The insurance industry for decades has designed coverage where a user of health care makes small payments at the time of service, but only recently has that crossed over from private to government insuring. The goal remains the same regardless of sector: create a disincentive for the consumer to access health care frivolously while lowering the insurer’s exposure slightly. With that in mind, legislators filed a number of bills for the regular session of the Louisiana Legislature, requirements in Medicaid co-payments both to put a dent the huge cost increases coming from program expansion and to inspire increased personal responsibility from clients.
However, in the case of public-backed insurance, unlike with private insurance where overuse turns back the inefficiency onto the ratepayer utilizing the service with an increase in premiums, the exposure falls on the taxpayer, not the user who pays little or no taxes. Thus, policy-makers eye the co-payment requirement not just as a method to connect the client’s demand to the cost of the service in the hopes of limiting consumption for trivial reasons or in inefficient ways, but also as a way to raise some funds to ameliorate the impact of the transfer of wealth forced to fund the program.
Unfortunately, the culture of poverty intervenes. Policy-makers often fail to understand that poverty comes not from a lack of resources, but from the antecedent condition that certain attitudes of individuals lead to certain actions that prevent the accumulation of resources. While some of the poor, often labelled the “deserving poor,” live in poverty even holding and acting on attitudes that encourage wealth creation because they have such marginal talents to contribute to society and thereby receive small compensation for their efforts, others, termed the “undeserving poor,” have attitudes that act out to squander their abilities to contribute, if they even try. These attitudes relate to a present orientation, summarized as a living for today that eschews the notions of personal responsibility, of acknowledging consequences to actions, and of valuing future costs and benefits more than those in the present.
This explains why co-payments in the private insurance market composed of largely non-impoverished families do have the effect of containing costs and usage, while among the largely impoverished users of Medicaid this tactic shows no such impact with adults. That is, Medicaid clients generally overuse and inefficiently consume health care when provided to them absolutely free, but when attaching even the smallest co-payment to its provision – about a large cup of coffee – instead of cutting out trivial usage they reduce health care consumption dramatically; although not in the case of their children, where they followed the privately-insured pattern of accessing needed services for children regardless of the small charge.

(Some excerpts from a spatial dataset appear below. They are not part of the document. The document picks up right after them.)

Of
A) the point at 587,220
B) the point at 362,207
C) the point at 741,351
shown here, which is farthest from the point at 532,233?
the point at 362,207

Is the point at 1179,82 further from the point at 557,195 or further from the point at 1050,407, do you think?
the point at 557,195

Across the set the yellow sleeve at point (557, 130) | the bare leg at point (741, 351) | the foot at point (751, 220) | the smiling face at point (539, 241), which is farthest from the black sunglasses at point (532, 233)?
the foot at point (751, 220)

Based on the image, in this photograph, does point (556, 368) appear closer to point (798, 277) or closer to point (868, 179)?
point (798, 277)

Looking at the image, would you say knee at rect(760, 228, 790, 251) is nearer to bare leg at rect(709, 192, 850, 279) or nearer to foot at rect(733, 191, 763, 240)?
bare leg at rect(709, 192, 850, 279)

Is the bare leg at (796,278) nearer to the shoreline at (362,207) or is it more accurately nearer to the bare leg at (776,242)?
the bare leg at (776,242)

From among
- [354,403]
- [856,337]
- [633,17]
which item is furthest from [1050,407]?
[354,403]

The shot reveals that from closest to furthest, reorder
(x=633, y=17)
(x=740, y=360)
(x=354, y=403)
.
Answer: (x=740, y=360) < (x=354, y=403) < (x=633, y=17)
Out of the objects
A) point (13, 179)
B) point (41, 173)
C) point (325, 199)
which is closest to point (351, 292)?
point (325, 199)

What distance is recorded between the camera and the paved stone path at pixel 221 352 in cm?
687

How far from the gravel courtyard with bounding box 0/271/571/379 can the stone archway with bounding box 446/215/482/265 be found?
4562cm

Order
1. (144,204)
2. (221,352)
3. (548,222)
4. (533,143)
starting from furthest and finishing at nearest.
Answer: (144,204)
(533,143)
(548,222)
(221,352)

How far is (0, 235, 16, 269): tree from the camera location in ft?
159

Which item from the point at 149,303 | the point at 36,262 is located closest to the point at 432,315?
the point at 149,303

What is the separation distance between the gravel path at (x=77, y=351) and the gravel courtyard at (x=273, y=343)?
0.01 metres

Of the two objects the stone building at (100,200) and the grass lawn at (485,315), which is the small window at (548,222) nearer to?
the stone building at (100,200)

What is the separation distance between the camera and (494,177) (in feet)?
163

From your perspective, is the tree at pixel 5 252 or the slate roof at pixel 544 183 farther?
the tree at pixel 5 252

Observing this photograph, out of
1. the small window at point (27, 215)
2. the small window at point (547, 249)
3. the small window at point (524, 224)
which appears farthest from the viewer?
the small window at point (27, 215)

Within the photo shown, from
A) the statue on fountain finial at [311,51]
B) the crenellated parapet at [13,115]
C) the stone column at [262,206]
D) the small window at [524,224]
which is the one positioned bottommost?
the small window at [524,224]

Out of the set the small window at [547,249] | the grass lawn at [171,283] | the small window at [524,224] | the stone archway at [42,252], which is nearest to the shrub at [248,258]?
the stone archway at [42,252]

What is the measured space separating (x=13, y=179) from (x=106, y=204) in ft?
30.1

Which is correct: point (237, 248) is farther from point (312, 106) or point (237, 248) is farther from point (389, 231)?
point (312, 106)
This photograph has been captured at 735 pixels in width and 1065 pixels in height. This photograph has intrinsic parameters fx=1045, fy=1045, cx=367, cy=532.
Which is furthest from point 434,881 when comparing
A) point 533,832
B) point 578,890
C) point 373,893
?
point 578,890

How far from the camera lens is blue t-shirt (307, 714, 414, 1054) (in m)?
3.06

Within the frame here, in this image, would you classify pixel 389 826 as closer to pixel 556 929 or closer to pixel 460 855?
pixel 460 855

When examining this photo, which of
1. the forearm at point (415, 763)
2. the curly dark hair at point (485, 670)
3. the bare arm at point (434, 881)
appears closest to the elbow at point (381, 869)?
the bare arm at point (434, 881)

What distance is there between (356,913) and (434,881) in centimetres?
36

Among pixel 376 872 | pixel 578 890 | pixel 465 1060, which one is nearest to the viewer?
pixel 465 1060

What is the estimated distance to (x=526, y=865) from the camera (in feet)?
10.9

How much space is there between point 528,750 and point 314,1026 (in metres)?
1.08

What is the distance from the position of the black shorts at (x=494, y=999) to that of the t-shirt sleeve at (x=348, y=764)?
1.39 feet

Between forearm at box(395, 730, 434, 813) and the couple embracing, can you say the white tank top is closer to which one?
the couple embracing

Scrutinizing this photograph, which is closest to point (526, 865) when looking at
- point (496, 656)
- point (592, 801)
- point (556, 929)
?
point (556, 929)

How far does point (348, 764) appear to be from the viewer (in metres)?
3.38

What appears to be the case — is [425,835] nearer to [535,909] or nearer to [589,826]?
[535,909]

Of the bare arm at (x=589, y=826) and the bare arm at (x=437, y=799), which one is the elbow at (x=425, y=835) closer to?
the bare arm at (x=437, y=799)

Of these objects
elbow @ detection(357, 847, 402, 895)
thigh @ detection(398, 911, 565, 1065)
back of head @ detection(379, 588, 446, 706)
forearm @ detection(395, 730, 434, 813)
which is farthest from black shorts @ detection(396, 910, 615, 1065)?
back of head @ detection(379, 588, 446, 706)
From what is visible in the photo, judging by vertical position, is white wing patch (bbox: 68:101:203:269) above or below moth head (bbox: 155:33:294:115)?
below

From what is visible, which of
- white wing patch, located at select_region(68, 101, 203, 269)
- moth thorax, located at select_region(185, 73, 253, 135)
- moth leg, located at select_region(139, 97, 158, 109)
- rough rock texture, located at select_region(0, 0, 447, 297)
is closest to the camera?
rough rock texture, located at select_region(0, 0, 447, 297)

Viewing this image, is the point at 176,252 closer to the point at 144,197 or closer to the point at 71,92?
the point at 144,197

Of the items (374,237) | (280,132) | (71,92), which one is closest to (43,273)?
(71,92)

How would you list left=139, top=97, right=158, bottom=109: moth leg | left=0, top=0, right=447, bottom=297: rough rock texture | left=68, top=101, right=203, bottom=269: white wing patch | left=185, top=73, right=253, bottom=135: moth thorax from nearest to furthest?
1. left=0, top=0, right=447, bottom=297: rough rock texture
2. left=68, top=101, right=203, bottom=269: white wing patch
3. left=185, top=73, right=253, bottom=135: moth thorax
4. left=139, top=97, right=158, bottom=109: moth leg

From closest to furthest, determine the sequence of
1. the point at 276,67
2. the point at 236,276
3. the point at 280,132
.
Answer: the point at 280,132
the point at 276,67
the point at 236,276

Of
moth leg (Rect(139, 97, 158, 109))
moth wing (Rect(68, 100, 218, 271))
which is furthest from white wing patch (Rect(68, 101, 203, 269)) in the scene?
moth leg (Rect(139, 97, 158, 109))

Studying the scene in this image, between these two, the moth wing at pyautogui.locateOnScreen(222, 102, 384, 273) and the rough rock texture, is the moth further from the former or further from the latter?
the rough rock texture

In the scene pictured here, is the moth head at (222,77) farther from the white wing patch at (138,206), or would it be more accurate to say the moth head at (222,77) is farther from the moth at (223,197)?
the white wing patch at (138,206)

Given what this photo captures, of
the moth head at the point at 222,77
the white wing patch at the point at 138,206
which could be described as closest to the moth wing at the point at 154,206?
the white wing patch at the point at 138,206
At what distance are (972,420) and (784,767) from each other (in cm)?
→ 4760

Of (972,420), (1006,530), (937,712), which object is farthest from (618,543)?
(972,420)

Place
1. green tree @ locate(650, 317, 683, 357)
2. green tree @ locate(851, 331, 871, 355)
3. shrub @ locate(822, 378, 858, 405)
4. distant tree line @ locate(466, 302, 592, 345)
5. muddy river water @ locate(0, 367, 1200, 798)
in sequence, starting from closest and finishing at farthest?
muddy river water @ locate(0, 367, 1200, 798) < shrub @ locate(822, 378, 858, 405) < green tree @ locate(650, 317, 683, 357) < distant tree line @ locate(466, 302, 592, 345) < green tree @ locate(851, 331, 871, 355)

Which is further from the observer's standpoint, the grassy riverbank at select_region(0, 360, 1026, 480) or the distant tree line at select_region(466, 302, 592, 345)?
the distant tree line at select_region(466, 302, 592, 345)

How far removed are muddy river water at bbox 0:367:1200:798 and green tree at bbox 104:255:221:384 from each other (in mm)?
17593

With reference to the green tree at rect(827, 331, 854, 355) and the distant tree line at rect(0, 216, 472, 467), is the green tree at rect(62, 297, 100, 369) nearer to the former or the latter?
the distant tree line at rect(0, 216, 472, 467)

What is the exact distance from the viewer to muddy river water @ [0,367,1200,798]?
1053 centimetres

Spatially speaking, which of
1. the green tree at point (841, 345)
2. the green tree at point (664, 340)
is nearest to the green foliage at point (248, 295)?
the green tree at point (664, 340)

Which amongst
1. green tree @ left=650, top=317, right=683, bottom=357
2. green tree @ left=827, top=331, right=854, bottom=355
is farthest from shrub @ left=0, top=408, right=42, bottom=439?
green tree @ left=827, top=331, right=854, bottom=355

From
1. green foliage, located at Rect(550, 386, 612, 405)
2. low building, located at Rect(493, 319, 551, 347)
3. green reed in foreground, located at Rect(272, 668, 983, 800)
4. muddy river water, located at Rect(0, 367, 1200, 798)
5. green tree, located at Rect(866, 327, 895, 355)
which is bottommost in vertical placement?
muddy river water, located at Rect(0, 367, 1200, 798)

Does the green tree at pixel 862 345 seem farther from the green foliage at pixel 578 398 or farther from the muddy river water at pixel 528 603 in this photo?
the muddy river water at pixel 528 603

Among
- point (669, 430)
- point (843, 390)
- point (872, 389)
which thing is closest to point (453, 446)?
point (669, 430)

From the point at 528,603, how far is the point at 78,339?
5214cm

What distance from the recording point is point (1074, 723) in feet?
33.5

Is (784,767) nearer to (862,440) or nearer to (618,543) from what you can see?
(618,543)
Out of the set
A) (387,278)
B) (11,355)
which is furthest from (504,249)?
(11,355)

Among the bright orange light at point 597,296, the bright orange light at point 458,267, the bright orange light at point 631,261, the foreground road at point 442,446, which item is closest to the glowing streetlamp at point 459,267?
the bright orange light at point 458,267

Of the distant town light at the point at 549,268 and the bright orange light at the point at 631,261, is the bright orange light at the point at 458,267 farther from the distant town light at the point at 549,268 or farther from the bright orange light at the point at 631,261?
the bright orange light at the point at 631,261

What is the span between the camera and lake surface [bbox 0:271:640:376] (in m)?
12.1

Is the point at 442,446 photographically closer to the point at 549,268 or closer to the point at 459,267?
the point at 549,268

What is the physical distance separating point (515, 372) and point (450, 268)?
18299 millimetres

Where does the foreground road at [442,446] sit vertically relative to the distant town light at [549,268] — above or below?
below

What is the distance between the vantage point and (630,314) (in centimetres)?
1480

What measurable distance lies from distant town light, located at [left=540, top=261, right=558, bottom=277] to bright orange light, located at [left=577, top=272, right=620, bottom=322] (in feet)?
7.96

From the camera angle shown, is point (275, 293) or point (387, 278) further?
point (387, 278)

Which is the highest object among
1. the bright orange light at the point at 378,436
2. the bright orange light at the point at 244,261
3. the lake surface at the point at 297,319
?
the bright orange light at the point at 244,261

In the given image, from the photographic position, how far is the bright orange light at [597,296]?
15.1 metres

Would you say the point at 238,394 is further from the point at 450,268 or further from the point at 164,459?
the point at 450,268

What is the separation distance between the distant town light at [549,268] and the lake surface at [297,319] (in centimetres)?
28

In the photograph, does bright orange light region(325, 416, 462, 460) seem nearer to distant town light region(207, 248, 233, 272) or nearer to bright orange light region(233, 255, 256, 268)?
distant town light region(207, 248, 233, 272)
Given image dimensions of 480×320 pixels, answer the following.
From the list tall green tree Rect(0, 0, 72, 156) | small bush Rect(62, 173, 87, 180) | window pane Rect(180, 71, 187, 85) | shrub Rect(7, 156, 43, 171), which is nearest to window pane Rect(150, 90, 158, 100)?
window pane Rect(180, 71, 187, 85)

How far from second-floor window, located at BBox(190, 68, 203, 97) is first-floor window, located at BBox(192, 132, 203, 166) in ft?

They act in this fashion not because of the trivial cost, but from their mentality: they receive so much in the way of government benefits for nothing, this reinforces the culture that creates poverty. They think they should not have to contribute anything to what they get and they would rather retain the small amount to spend on other things that they want, discounting severely the future costs and benefits of potential ill health relative to the present cost of the co-payment and present benefit of some alternative use of the funds. While for some the couple of dollars actually may make a such a difference in paying a bill for something essential and thereby as a result would not access health care, most of the poor do not face such draconian circumstances and instead would prefer to hold onto the cash to purchase something relatively less needed but more greatly desired.
Therefore, government policy must take into account this way of thinking when designing user reimbursement policies for Medicaid, and some states have. Rather than charge a co-payment for a service when rendered, including a fee for nonessential emergency medicine utilization, policies that rebate for successful behaviors have proven to work – a model also used in the private market.
For example, Medicaid would charge a low premium each month, but waive it if a client met certain benchmarks that contribute to healthy behavior, such as annual primary care physician visits and engaging in wellness practices. In states adopting this approach the fees gathered from failure to do these things raise around $1 million or fewer, but this strategy doesn’t strive to gather revenue from Medicaid clients but instead wishes to lower the costs their behaviors otherwise trigger.
Thus, Louisiana needs to institute the approach of collecting something from those using Medicaid, but not in the form of co-payments that tend to discourage adults consuming for themselves even when necessary. The state could impose co-payments for children (despite expansion apparently on the way children by far still will comprise the largest set of Medicaid beneficiaries), and for adults or the family charge a low premium that it waives if clients behave to meet healthy benchmarks.
This will cause less money spent on the program not because the state would collect much in premiums and co-payments, but because usage patterns would shift to contain costs. Undoubtedly the current model that demands no patient responsibility lends itself to runaway expense, but curbing that will happen only by creating smart incentives to engender that responsible behavior.